= André Tylee =

André Tylee (born 1955) holds the Emeritus Chair of Primary Care Mental Health at the Institute of Psychiatry, Psychology and Neuroscience, King's College London. He used to oversee the primary care research program for the Institute and for the Maudsley Hospital in London, before retirement from the post of Academic Director for Mood and Personality Disorders at Kings Health Partners. He was a general practitioner from 1980-2001 in Sutton, Surrey, his main research interest was the recognition and management of clinical depression and anxiety in primary care, particularly in those with coronary heart disease, running a National Institute for Health and Care Research (NIHR) funded research programme named UPBEAT.

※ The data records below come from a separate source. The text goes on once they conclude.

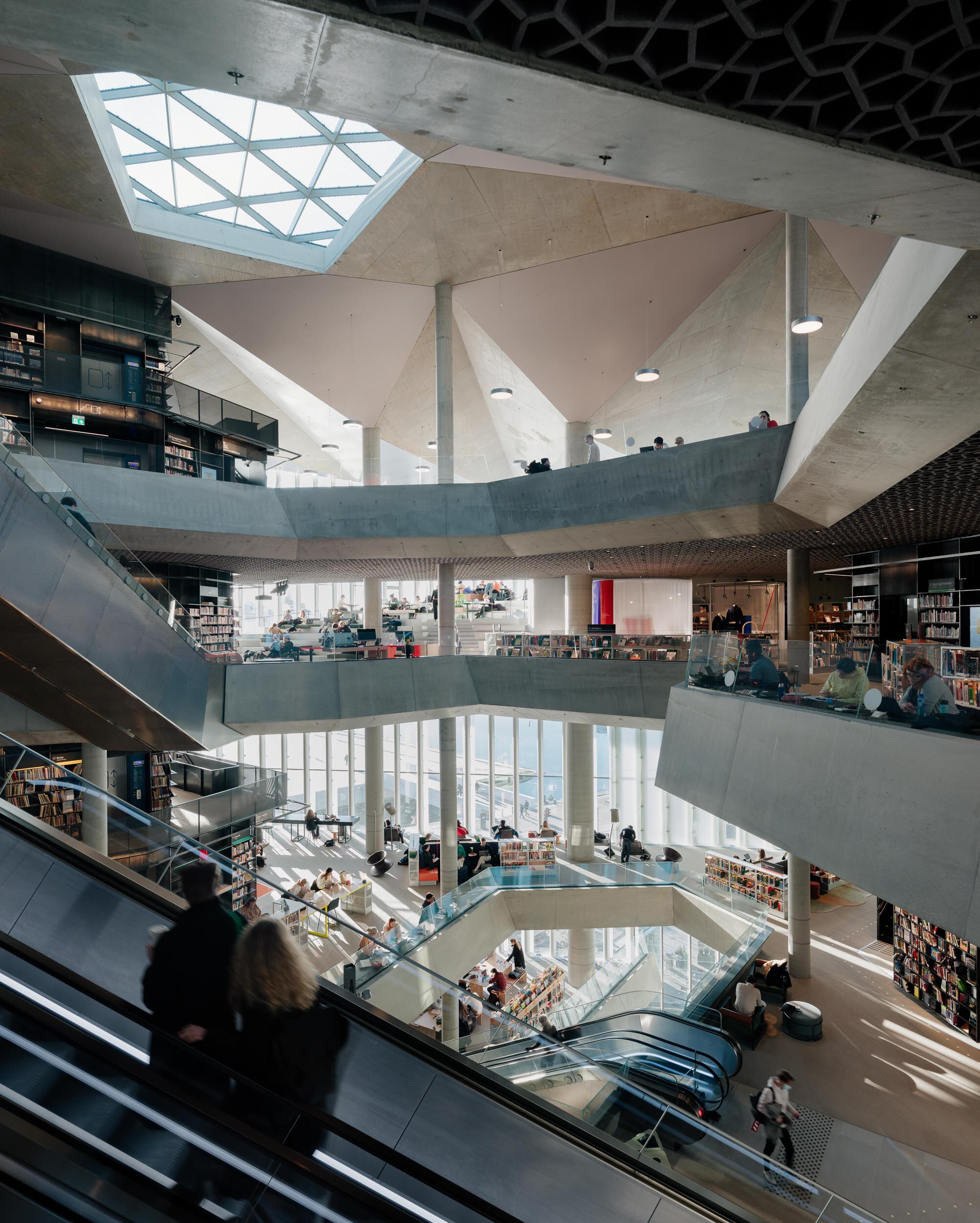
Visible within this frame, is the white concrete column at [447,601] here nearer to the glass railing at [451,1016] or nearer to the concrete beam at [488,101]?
the glass railing at [451,1016]

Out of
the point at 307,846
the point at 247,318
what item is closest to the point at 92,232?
the point at 247,318

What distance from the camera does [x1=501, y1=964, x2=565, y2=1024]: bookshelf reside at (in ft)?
49.0

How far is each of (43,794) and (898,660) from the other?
687cm

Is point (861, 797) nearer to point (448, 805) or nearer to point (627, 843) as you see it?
point (448, 805)

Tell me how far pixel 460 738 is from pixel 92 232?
24.2 meters

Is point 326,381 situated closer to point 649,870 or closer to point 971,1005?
point 649,870

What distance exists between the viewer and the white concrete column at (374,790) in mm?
23734

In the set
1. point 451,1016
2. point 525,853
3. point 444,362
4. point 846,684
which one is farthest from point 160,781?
point 846,684

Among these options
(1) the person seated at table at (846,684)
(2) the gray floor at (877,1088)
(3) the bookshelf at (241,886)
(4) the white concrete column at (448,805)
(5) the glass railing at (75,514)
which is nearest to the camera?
(3) the bookshelf at (241,886)

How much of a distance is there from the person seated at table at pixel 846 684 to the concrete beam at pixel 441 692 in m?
7.86

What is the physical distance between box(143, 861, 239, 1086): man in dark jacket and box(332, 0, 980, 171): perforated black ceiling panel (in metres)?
3.79

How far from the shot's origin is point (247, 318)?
1880 cm

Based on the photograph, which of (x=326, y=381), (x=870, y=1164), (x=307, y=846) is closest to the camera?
(x=870, y=1164)

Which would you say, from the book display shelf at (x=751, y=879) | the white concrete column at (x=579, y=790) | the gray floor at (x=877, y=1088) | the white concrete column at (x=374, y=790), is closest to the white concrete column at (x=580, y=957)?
the white concrete column at (x=579, y=790)
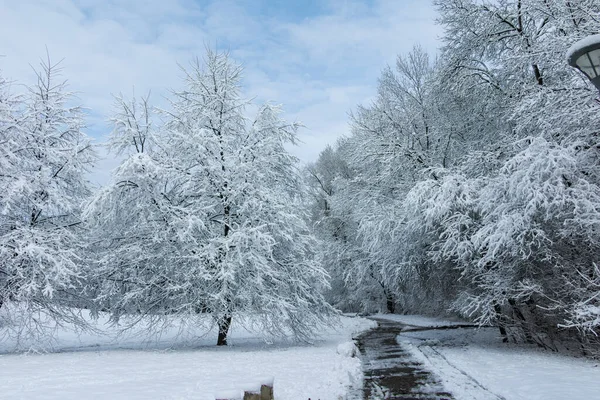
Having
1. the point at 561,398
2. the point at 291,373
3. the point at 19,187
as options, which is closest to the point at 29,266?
the point at 19,187

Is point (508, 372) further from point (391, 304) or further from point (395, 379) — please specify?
point (391, 304)

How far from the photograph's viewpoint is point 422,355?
10.6 m

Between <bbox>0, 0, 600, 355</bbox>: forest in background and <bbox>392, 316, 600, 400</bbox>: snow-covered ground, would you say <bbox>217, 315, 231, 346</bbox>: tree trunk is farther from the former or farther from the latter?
<bbox>392, 316, 600, 400</bbox>: snow-covered ground

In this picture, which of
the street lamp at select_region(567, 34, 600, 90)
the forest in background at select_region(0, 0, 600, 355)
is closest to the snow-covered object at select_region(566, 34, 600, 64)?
the street lamp at select_region(567, 34, 600, 90)

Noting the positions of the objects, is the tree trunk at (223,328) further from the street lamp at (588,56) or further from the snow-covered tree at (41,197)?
the street lamp at (588,56)

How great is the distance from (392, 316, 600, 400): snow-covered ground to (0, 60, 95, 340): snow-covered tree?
373 inches

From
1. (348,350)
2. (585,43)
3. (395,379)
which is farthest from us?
(348,350)

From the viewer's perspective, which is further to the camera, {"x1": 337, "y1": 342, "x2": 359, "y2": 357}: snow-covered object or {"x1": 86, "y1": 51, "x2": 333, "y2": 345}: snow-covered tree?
{"x1": 86, "y1": 51, "x2": 333, "y2": 345}: snow-covered tree

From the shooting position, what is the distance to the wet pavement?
262 inches

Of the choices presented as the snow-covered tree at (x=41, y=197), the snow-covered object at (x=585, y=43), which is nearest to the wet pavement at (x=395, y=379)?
the snow-covered object at (x=585, y=43)

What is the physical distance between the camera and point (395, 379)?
7.90m

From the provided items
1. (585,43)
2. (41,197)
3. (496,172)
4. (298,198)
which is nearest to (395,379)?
Result: (496,172)

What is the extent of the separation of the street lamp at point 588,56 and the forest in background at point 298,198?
5.53m

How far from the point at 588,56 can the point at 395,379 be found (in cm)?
652
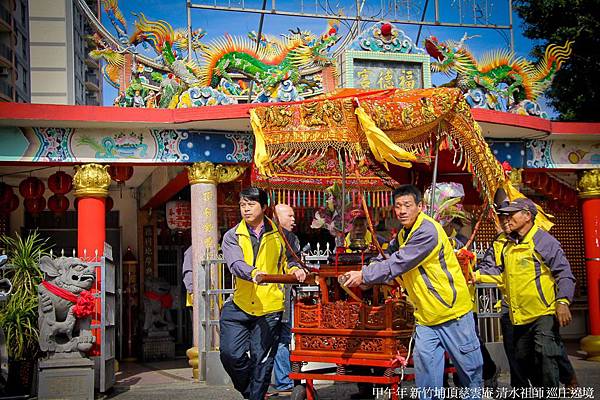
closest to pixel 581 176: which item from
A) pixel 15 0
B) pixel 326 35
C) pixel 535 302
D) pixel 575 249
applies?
pixel 575 249

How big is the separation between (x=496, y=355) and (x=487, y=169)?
3.15 meters

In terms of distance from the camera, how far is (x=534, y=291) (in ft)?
17.8

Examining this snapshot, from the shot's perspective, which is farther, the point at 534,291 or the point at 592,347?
the point at 592,347

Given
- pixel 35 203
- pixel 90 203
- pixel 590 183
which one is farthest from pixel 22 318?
pixel 590 183

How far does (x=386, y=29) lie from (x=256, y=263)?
4758 millimetres

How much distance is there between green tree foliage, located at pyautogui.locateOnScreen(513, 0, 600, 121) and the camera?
1510 cm

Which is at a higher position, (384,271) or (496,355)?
(384,271)

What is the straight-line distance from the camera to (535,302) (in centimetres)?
543

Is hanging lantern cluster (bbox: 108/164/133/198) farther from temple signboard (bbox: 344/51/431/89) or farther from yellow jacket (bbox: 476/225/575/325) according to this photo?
yellow jacket (bbox: 476/225/575/325)

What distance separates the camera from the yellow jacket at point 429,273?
15.6ft

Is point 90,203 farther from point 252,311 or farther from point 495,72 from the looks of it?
point 495,72

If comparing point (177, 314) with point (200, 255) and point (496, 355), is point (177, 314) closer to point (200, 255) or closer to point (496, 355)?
point (200, 255)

Tylee held a national mental health leadership fellowship for the RCGP, Mental Health Foundation and Department of Health in the early 1990s and helped represent the RCGP on the Defeat Depression Campaign with the Royal College of Psychiatrists who led the 5 year national campaign to educate the public and professionals about depression. At the same time he co-founded "Trailblazers," a nationwide training and leadership program in which general practitioners, nurses, and other primary care workers join a partner from a specialist mental health team to work on a project to improve their local mental health services. The program had over 600 graduates in England and was extended to the U.S., Australia, and New Zealand., funded by IIMHL and led by Dr Anand Chitnis.